La guerre de 44 jours entre l'Arménie et l'Azerbaïdjan est terminée. Un accord de cessez-le-feu1 signé par la Russie, l'Arménie et l'Azerbaïdjan est entré en vigueur le 10 novembre. L'Arménie s'est engagée à céder à l'Azerbaïdjan les districts de la ceinture de sécurité dite du Karabakh. Les troupes russes de maintien de la paix seront stationnées dans le Haut-Karabakh pour une période de cinq ans, et leur présence peut être prolongée. Le Premier ministre arménien Nikol Pashinyan a annoncé le 16 novembre qu'environ 2400 soldats arméniens ont été tués depuis le 27 septembre et que des centaines d'autres sont portés disparus. L'Azerbaïdjan n'a pas publié ses pertes.
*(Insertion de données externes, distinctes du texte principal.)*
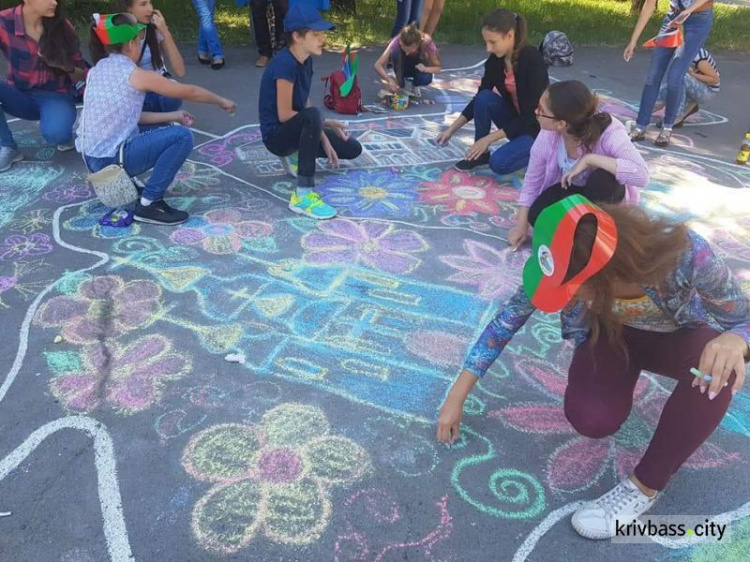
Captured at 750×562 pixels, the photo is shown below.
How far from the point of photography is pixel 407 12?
6.65 m

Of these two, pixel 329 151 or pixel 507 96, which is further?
pixel 507 96

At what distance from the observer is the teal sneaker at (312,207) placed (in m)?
3.70

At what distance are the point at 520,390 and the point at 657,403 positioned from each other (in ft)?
1.77

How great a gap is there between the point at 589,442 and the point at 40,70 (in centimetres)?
409

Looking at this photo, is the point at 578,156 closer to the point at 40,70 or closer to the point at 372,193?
the point at 372,193

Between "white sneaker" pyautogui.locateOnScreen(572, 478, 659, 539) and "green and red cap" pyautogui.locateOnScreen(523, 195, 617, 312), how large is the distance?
727 millimetres

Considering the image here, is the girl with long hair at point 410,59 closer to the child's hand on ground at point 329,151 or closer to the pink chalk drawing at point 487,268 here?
the child's hand on ground at point 329,151

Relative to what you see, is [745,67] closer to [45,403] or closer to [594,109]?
[594,109]

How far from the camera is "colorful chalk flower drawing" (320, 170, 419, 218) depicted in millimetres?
3846

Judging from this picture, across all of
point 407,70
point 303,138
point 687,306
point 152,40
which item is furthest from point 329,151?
point 687,306

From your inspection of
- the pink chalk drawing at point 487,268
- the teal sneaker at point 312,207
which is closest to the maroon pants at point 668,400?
the pink chalk drawing at point 487,268

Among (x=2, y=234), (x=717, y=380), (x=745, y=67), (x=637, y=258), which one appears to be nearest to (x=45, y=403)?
(x=2, y=234)

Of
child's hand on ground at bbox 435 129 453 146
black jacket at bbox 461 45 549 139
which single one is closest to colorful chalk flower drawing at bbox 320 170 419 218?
child's hand on ground at bbox 435 129 453 146

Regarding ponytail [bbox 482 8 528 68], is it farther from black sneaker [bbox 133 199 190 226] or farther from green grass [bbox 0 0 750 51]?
green grass [bbox 0 0 750 51]
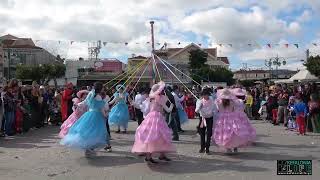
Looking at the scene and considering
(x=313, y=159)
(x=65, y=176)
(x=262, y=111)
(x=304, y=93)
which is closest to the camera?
(x=65, y=176)

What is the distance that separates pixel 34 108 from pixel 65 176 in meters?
10.9

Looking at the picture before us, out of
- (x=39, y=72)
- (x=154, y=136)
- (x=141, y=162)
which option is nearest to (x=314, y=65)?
(x=39, y=72)

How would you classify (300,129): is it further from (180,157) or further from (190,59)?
(190,59)

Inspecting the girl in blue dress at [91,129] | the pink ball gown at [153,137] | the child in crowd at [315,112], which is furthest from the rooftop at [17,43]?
the pink ball gown at [153,137]

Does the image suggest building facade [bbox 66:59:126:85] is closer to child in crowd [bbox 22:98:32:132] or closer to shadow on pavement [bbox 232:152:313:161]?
child in crowd [bbox 22:98:32:132]

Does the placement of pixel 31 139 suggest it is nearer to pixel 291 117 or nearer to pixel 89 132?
pixel 89 132

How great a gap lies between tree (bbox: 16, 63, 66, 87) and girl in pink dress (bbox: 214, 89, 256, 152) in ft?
214

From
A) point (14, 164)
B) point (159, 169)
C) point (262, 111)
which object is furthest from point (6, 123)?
point (262, 111)

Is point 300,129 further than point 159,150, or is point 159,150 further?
point 300,129

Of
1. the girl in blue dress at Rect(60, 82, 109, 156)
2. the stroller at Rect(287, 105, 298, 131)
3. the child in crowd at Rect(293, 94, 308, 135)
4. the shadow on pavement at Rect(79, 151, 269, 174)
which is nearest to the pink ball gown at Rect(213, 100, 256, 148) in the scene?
the shadow on pavement at Rect(79, 151, 269, 174)

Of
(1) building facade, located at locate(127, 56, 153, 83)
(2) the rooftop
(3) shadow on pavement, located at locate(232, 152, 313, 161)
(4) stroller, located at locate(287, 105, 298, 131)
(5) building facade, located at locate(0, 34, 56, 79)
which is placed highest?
(2) the rooftop

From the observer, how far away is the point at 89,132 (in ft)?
38.7

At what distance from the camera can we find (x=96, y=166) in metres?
11.1

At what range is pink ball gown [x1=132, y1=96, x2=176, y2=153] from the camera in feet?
36.2
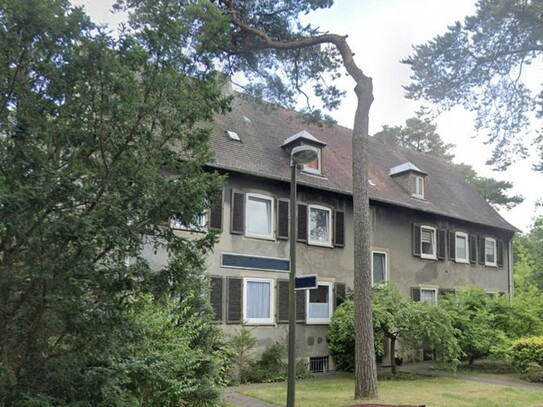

Selon Vladimir Poutine, le conflit a fait plus de 4000 mort·es et 8000 blessé·es, des dizaines de milliers de personnes sont en fuite.

La signature de l'accord de paix tripartite a été perçue en Arménie comme une capitulation, puisqu'elle signifiait en fait la perte de contrôle sur le Haut-Karabakh. Cela a entraîné des troubles dans tout le pays. Pashinyan a assumé la responsabilité de la catastrophe nationale d'Arzach (nom arménien du Haut-Karabakh), et l'opposition parlementaire exige sa démission. Si la signature de l'accord de paix a été perçue comme une capitulation, c'est qu'elle était en fait la partie contrôlante. La population arménienne quitte la région en masse et brûle ses maisons à son départ, afin de ne pas les laisser aux Azerbaïdjanai·ses. Dans un village, il a été rapporté que la population déterre les morts au cimetière par crainte de la profanation des tombes par les Azerbaïdjanai·ses qui avancent. La période de cinq ans de l'accord de paix peut être interprétée comme une incitation pour la population arménienne à quitter la région. Pour elle, la question est maintenant de savoir comment et où commencer une nouvelle vie. Nous avons demandé au militant azerbaïdjanais pour la paix Bahruz Samadov à quoi ressemblera le Haut-Karabakh dans cinq ans. Samadov est l'un des dix-sept signataires d'un appel à la paix publié le 30 septembre: "Nous condamnons fermement toute mesure qui contribue à prolonger le conflit et à approfondir la haine entre les deux peuples. Dans une perspective historique, nous souhaitons prendre des mesures qui sont essentielles pour instaurer la confiance entre nos sociétés et les jeunes. Nous rejetons tous les récits nationalistes et militaristes qui rendent impossible la cohabitation dans ce pays".1

Comment le peuple azerbaïdjanais a-t-il réagi à la signature de l'accord de paix? Quelle est la force du sentiment de revanchisme? Depuis la dissolution de l'Union soviétique, la récupération du Haut-Karabakh est un élément important de l'identité nationale. Cette attitude a été constamment adoptée par le gouvernement et l'opposition, ainsi que par une grande partie de la majorité de la population non politisée. Les personnes qui n'ont pas pris part aux élections ou à la vie politique du pays ont néanmoins estimé que la reprise d'un contrôle souverain sur le Haut-Karabakh était extrêmement importante. Illes considérent le Haut-Karabakh comme "notre pays perdu". Après la signature de l'accord de paix, il y a eu différentes réactions. L'opposition a exprimé des critiques parce qu'elle pense qu'à l'avenir, la Russie pourrait empêcher la prise de contrôle complète du Haut-Karabakh par l'Azerbaïdjan ou s'immiscer dans les affaires intérieures du pays. La population considère la présence des soldats russes comme plutôt neutre, mais les gens veulent que toute la province passe sous contrôle azerbaïdjanais. Je n'appellerais pas cela du revanchisme, pour le peuple, cela signifie simplement la victoire. La partie du Haut-Karabakh qui a été laissée aux Arménien·es ne semble pas être si importante pour elles et eux. Mais le territoire qui est maintenant sous contrôle azerbaïdjanais, ils le ressentent comme une victoire absolue, surtout parce que maintenant le retour du peuple azerbaïdjanais dans son ancienne patrie est possible.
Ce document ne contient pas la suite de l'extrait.